Among the key potential uses of AI/ML in drug development are drug target identification, clinical research, and post-market safety surveillance. There is also a section in the FDA discussion paper on advanced pharmaceutical manufacturing as well as the use of digital health technologies (DHTs) in the drug development process, something we delved into recently.
Deep Learning May be Required to Manage Large Data Sets
Drug target identification is one of the more demanding potential uses of AI and ML in drug discovery, as it requires the mining of large data sets of genomic, proteomic, and transcriptomic information to aid in the process of selecting a target. The data sets required to fulfill this kind of approach may be quite complex and the developer of an AI/ML algorithm may have to draw on a variety of data sources. The process of developing software to perform such a task will obviously not be easy, and a conventional ML algorithm might not be sufficiently capable.
As the authors of a January 2021 journal article explained, these data sets may include millions of compounds, and a conventional ML computational model based on quantitative structure-activity relationships (QSARs) might not provide the computational lift needed to efficiently eliminate implausible drug targets. Drug manufacturers must be able to predict drug product characteristics such as absorption, metabolism, and toxicity in an efficient manner. QSAR-driven software can handle these tasks if aided by a deep learning capability, which will be crucial if the process of vetting potential drug candidates is to be reasonably efficient.
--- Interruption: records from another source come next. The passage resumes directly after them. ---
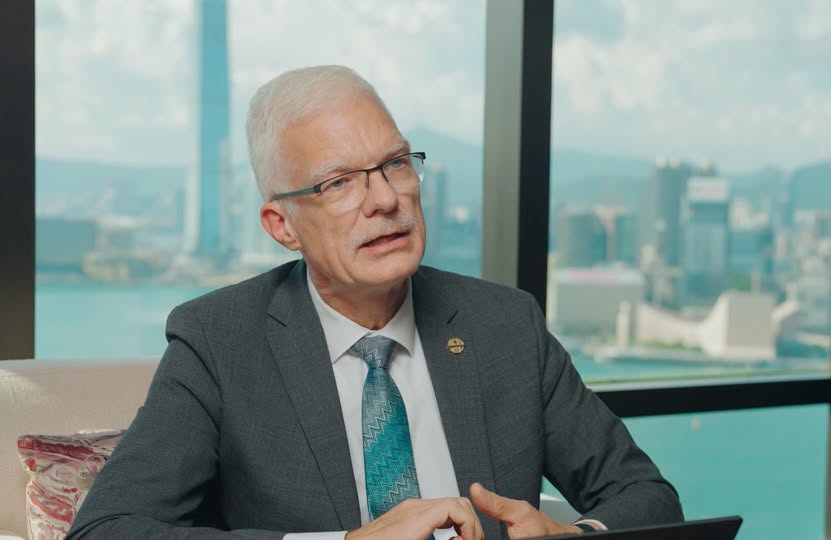 Andreas Şleyxer: "Təhsilin əsas məqsədi&nbsp;müstəqil düşünən insan yetişdirməkdir"
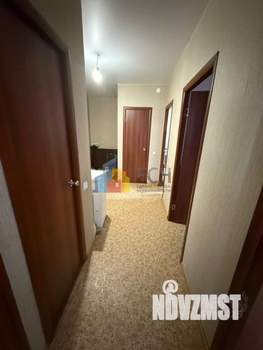 2-к квартира, вторичка, 50м2, 9/11 этаж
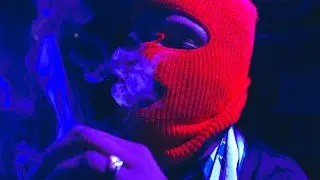 Fourmi x Jay Saj x Jay Nawsty - Punisher (Official Music Video) [4K]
Generative Adversarial Networks Gaining in Popularity
Another obvious use of AI/ML is in drug repurposing, which the FDA stated can leverage real-world evidence (RWE) such as data drawn from registries, electronic health records, and DHTs. Even the de novo design of a drug is a potential use of AI/ML, but the FDA discussion paper points to several major hurdles, such as the need to ensure that the algorithm will yield a properly optimized 3-D structure. However, this may require incorporation of mutations that are not necessarily present in all widely available genetic data sets.
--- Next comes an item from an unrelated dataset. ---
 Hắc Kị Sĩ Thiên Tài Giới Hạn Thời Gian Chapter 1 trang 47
The FDA announced this latest discussion paper May 10 with the observation that cybersecurity is another point of interest in this AI-driven drug development world. Drug developers are increasingly leaning toward the use of advanced software products such as generative adversarial networks (GANs) in drug discovery and design, but as a recent paper in the Journal of Chemical Information and Modeling suggests, the computer hardware required to run this type of software will not be inexpensive to access, given that quantum computational power may be necessary. Developers who are considering this field will have to evaluate the resources required to fully develop and maintain the algorithm, as this type of software promises to be one of the most expensive software development projects most developers are likely to face.